The language today

Spanish phrases and vocabulary on your summer holiday

Are you going on holiday to a Spanish-speaking country? What better opportunity to enjoy the heat, the beach or a nice tan and practice Spanish? Isn’t that a good plan for you?

Remember that Spanish is spoken in Spain and many other Latin American countries, such as Chile, Argentina, Bolivia, Colombia, and Peru. Also, in Central America and some African countries, there will always be a hot season in some months of the year, and you can practice Spanish in one of these countries. Isn’t it great? If you can travel, you can always enjoy good weather and a relaxed atmosphere like summer vacations somewhere in the world.

During the holiday atmosphere, there are always many relaxed activities to gain self-confidence and enrich your command of the language, so keep reading. We will give you a hand here so you can practice your Spanish.

First rule: you already know where you will travel, and your trip is almost there, so I advise you that if you want to soak up the atmosphere of the place, look for a movie set in one of the cities you will visit. That will make your visit much more interesting because once you are there, you will seek to recognise what you saw in the film, whether it be the landscape, way of life or, better yet, expressions or phrases you heard. Ah! And, of course, I encourage you to change the language of your mobile phone to Spanish.

Well, we’re there: now to practice.

As you gear up for your exciting summer adventure in Spain, let’s dive into the world of the Spanish language. Today, we’ll explore some key phrases and expressions that will help you communicate and enrich your stay.

  “Buenos días” (good morning) is one of the most common greetings. To greet a person in the afternoon, we say “buenas tardes” (good afternoon/evening) finally, we use “buenas noches” (good night).

Imagine you are walking down the street and must attract someone’s attention to ask them a question. In that context, you would use “perdone” (excuse me) in its formal form or “perdona” in its informal form, depending on the age of the person you are addressing. After saying this and attracting their attention, you can now ask the question you want.

Is this your first-time meeting someone, and you don’t know what to say at the end? If you’ve had a good time with her, you can use the classic “encantado/a de conocerle” (this is the formal version) (nice to meet you) or “encantado/a de conocerte” if it’s someone your age or someone you feel comfortable enough to speak on a first-name basis. You can also say, “es un placer” (It’s a pleasure) or simply “encantado/a” (delighted).

Basic vocabulary

Let’s consider the means of transport in Spain. We will mainly discuss el tren (train), bus, avión (plane), and coche (car).

When discussing accommodation, you must master the concepts of hotel, hostel, (Albergue juvenil) youth hostel, apartamento (apartment), camping, parador, casa rural (cottage), and camping. The Paradores is a public hotel chain in Spain managed by a state commercial company.

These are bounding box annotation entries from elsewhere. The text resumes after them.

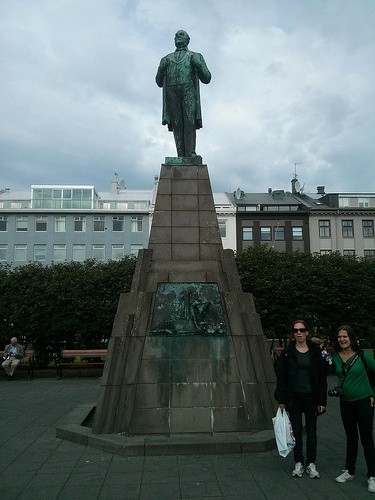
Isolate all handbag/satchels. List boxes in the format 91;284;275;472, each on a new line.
272;407;296;458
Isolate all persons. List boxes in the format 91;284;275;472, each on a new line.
274;321;327;478
311;337;329;360
332;325;375;492
156;30;212;156
2;337;24;380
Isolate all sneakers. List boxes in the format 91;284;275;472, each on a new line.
335;470;355;483
292;462;304;478
367;477;375;492
306;463;320;479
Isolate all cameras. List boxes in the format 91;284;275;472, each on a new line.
328;386;345;398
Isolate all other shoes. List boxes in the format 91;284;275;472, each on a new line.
8;375;12;381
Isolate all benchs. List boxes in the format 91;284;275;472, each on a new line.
0;350;35;379
57;350;107;380
274;347;334;369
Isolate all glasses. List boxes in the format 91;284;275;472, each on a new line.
293;328;307;333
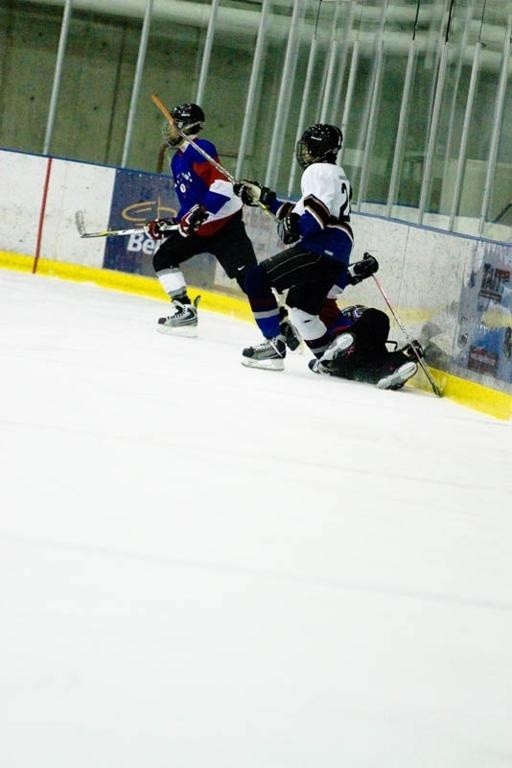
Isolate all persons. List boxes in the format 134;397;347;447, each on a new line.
423;265;506;382
309;306;422;391
234;123;355;372
144;103;284;340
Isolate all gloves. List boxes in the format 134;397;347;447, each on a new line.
177;203;209;239
232;178;276;207
276;216;301;245
144;217;176;240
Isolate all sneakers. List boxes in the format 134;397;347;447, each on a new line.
240;337;286;372
154;294;202;339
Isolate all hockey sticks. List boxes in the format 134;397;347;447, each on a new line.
371;271;447;397
75;211;179;239
151;92;281;222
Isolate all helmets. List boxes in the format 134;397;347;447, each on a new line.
295;124;343;170
162;103;206;148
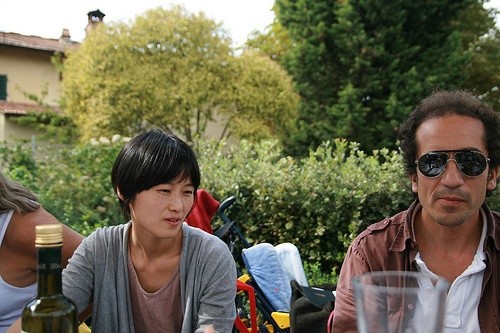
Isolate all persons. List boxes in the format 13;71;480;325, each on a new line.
331;92;500;333
6;132;236;332
0;175;85;333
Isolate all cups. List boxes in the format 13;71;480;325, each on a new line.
351;271;447;333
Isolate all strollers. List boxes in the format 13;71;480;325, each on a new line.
182;190;336;333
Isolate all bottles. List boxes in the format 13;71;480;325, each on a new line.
21;224;78;333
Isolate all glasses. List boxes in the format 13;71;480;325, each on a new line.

Spain offers a wide range of activities that are of interest to everyone. You can enjoy the sun and sand at the beach, cool off in a pool, explore the scenic mountains, go hiking, experience the outdoors with camping, immerse yourself in art and history by visiting museums, indulge in retail therapy with shopping, take a leisurely stroll around the city, or stay active with sports.

The recommended products for summer are protector solar (sunscreen), mapas (maps) and planos (plans). Sombrero (a hat) or gorra (cap), gafas de sol (sunglasses), cámara fotográfica (a camera), and cargadores (chargers). If you are not from the European Union, it is advisable to buy a tarjeta SIM (SIM card).

Essential extras: taxi, pasaporte (passport), billete (ticket), maleta (suitcase), mochila (backpack), equipaje (luggage).

Interrogative formulas

«¿Dónde está el hospital? » (Where is the hospital?)

«Tiene (usted)/Tienes (tú) un mapa?» (Do you have a map?)

«¿Cuándo nos vamos?» (When do we go?)

If you want to explain that you don’t speak Spanish well, you could say, «Disculpe, no hablo bien español» (Excuse me, I don’t speak Spanish well). If you don’t understand what they said, you can say, «no entiendo lo que ha dicho» (I don’t understand what you said), and add, «¿podría repetirlo, por favor?» (could you repeat that, please?).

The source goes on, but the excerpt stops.